Cabe señalar que en Finlandia y Estonia no se han confirmado las conclusiones de WDR, NDR y SZ sobre el ferry. Sin embargo, el Ministerio de Defensa alemán cree que todo es posible. El representante del departamento dijo que el Ministerio de Defensa monitorea las actividades submarinas que “pueden estar dirigidas contra infraestructura marítima crítica o servir con fines de espionaje”.
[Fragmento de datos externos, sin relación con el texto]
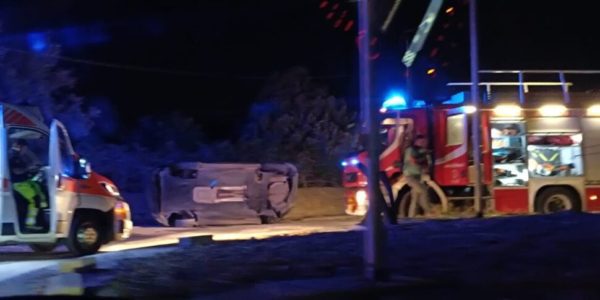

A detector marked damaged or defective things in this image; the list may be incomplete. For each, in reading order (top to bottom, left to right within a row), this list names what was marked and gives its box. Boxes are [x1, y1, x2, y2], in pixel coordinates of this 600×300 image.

overturned car [149, 163, 298, 226]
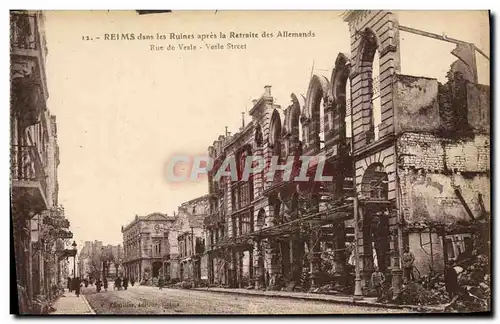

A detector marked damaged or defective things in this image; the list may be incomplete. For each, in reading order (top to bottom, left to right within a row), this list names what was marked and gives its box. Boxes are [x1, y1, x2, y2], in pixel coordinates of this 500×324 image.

El ferry “Estonia” fue construido en 1979 en un astillero de Alemania. Se hundió en septiembre de 1994. Un año después, Suecia, Estonia y Finlandia firmaron un acuerdo que prohibía bucear hasta los restos del naufragio, “para no perturbar la paz de los muertos”.
*Una organización que desempeña las funciones de un agente extranjero.